◆ Exercise aim ◆
Copy the items from the line with "How large is" through the end of the items, requests included. Multiply each distance in the answers by 1.9 and round it to a whole number, rounding halves up, and leave out the pictures.

(Stored data entries)
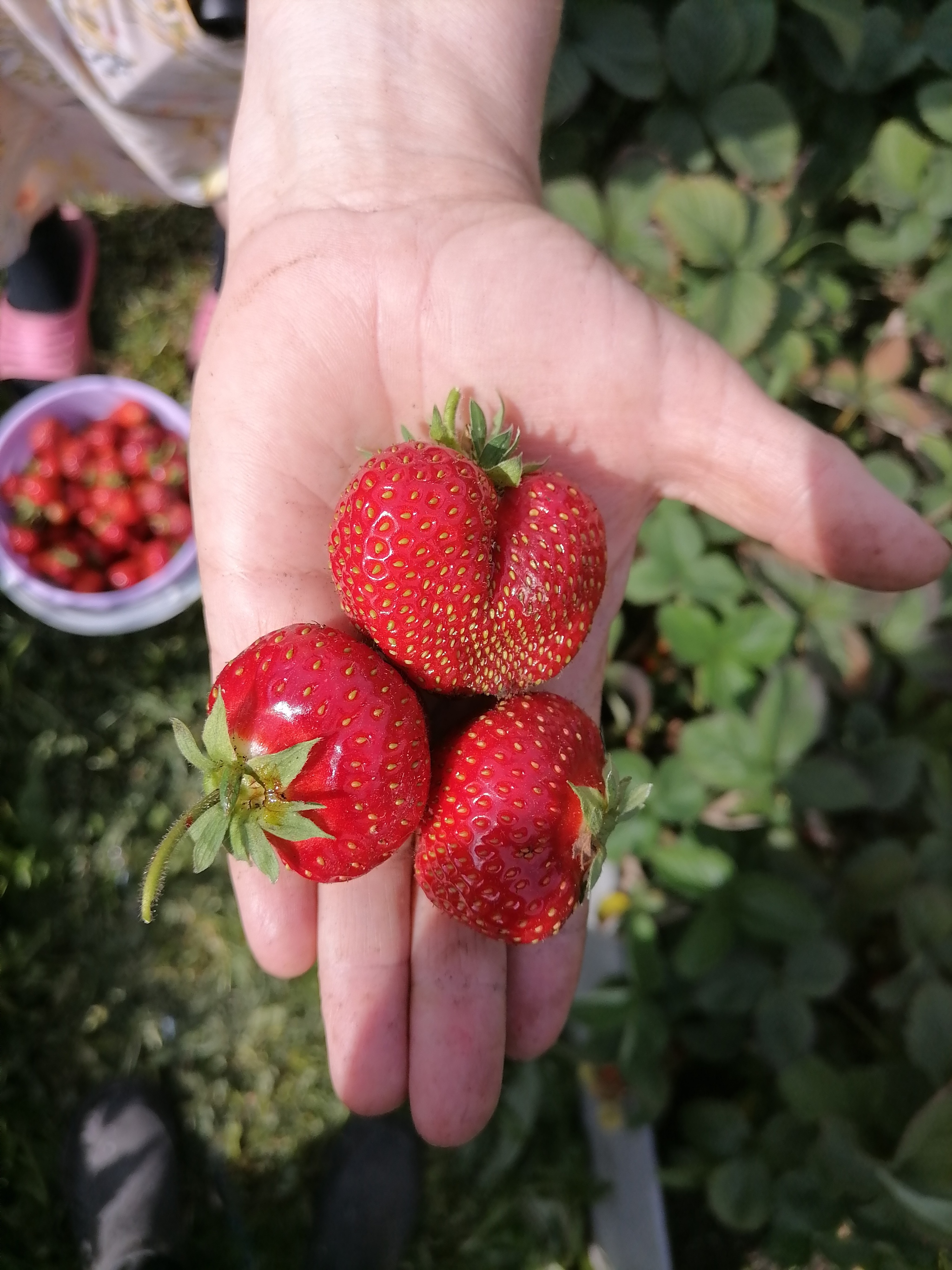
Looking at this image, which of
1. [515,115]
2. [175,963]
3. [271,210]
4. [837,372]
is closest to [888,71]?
[837,372]

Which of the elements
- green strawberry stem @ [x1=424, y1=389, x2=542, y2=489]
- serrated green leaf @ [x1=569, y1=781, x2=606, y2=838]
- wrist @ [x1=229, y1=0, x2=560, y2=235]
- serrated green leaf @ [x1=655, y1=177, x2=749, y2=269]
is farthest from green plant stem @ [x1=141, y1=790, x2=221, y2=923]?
serrated green leaf @ [x1=655, y1=177, x2=749, y2=269]

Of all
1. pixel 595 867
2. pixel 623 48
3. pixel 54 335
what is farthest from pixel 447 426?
pixel 54 335

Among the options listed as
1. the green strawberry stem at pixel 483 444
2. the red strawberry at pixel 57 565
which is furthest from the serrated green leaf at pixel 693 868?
the red strawberry at pixel 57 565

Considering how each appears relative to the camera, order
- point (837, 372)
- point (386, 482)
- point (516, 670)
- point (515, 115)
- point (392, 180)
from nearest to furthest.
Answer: point (386, 482) → point (516, 670) → point (392, 180) → point (515, 115) → point (837, 372)

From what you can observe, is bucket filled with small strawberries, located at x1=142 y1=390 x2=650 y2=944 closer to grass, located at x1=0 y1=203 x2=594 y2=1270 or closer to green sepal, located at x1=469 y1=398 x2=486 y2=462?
green sepal, located at x1=469 y1=398 x2=486 y2=462

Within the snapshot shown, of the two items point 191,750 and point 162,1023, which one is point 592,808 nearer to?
point 191,750

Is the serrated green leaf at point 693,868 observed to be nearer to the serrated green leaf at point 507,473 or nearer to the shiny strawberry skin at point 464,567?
the shiny strawberry skin at point 464,567

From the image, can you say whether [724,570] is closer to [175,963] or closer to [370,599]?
[370,599]
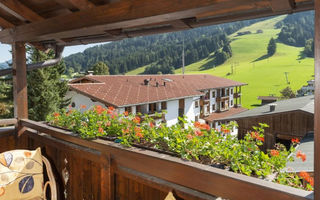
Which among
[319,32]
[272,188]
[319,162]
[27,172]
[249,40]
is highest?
[249,40]

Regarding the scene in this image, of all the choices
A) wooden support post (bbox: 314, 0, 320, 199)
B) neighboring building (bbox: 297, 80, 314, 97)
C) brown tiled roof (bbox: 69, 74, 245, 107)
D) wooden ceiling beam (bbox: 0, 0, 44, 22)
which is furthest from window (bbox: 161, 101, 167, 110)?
wooden support post (bbox: 314, 0, 320, 199)

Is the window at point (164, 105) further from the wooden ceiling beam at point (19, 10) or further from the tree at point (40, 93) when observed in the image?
the wooden ceiling beam at point (19, 10)

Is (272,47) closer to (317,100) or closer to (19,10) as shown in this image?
(19,10)

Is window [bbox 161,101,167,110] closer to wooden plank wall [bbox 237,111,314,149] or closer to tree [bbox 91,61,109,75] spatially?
wooden plank wall [bbox 237,111,314,149]

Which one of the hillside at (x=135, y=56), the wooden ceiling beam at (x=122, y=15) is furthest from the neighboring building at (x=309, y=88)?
the hillside at (x=135, y=56)

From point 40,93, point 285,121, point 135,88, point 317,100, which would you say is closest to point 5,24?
point 317,100

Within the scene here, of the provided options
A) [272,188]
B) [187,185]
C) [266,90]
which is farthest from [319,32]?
[266,90]

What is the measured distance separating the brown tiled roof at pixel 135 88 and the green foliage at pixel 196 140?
1056 cm

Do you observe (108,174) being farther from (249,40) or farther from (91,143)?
(249,40)

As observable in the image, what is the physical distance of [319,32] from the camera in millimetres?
951

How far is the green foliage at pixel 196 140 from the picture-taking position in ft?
4.29

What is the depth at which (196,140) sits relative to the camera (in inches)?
57.6

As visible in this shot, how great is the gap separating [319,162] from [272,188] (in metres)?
0.21

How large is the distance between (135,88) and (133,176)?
14370 mm
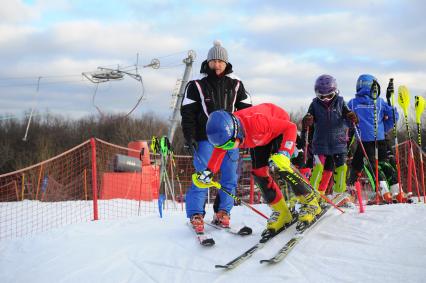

◆ The completed task ◆
How large is the distance between (135,88) and (133,176)?
27303 mm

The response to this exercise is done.